Data extract:
# # # # # # #
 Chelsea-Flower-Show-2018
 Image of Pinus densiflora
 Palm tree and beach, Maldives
# # # # # # #
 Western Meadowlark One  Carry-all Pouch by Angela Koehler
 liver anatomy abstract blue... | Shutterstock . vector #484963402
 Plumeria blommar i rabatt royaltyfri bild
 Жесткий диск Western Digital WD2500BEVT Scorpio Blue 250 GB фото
# # # # # # #
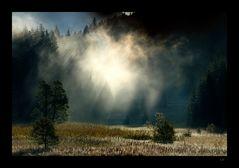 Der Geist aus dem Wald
# # # # # # #
Task prompt: Where the listing above has a line with "Chelsea-Flower-Show-2018", start there, and output every line exactly through the line with "Palm tree and beach, Maldives", which is also included.

Written solution:
 Chelsea-Flower-Show-2018
 Image of Pinus densiflora
 Palm tree and beach, Maldives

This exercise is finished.